According to Nolo.com’s summarization from The Criminal Law Handbook, the term probable cause describes the ‘suspicion that a suspect committed a crime, which lacks the concrete information required to prove a suspect guilty beyond reasonable doubt.’ The Fourth Amendment protects probable cause as a key principle in the process of arresting an alleged offender.
Police, in fact, need probable cause to determine the grounds for making an arrest. They also need probable cause to justify an arrest after it’s made or if they’re asking a judge to issue an arrest warrant to an accused party.
The main principle of probable cause allows police officers to pinpoint any ‘objective factual circumstances’ where they believe a suspect may have been involved in a crime. Judges ultimately hold the ‘final word’ on determining probable cause; if they don’t believe a suspect’s circumstances support a probable cause, there’s no justification for it.
Determining what constitutes probable cause
How much information constitutes probable cause for police officers? The amount of information that constitutes probable cause can grant a police officer the right to issue a warrantless arrest or request a judge to issue an arrest warrant.
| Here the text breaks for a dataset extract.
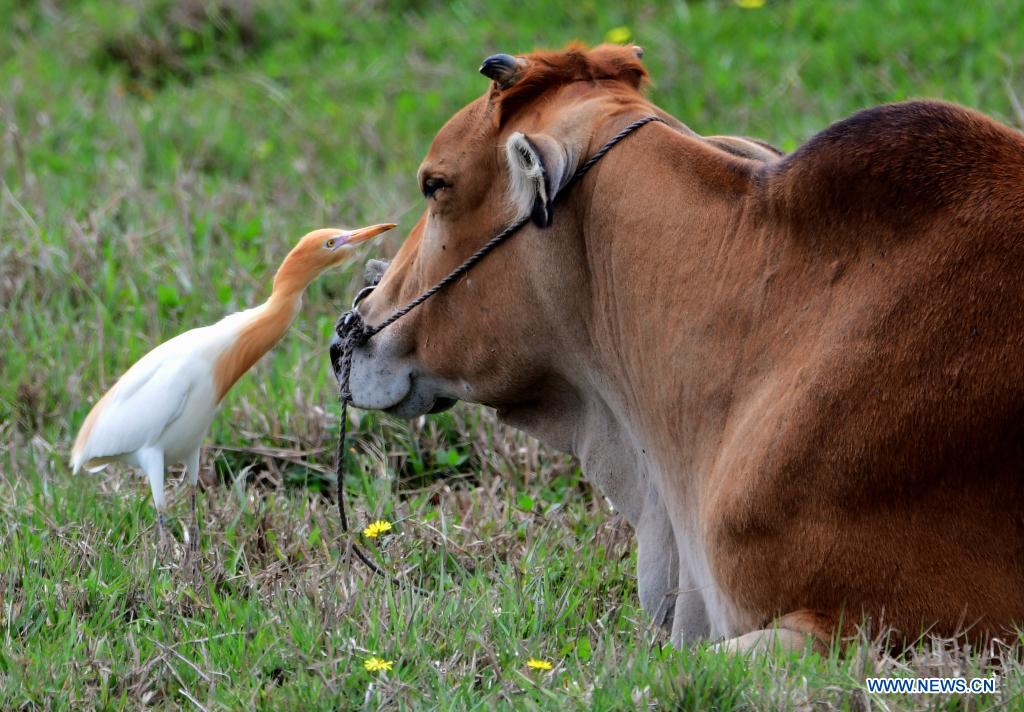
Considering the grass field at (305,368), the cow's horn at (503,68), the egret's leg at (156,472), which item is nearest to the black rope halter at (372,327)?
the grass field at (305,368)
More than a suspicion, but less information than what would prove ‘guilty beyond reasonable doubt’ is what defines probable cause. According to our resource, the meaning of probable cause can be interpreted in different circumstances based on:
- What the judges thinks the Fourth Amendment meant by the term probable cause,
- Interpretations of probable cause by judges who have previously understood it, and
- The judge’s perspective regarding the police’s rights and criminal rights.
In general, probable cause is considered an abstract concept in criminal law. Due to that, it’s up to a judge to use their own interpretation of probable cause to come to a conclusion. That’s what causes judges to invoke probable cause in some cases, while disregarding it in others.
As a principle of criminal law, probable cause is an important concept that determines whether police are justified for making an arrest. Such a principle complicates and, at the same time, makes the arrest.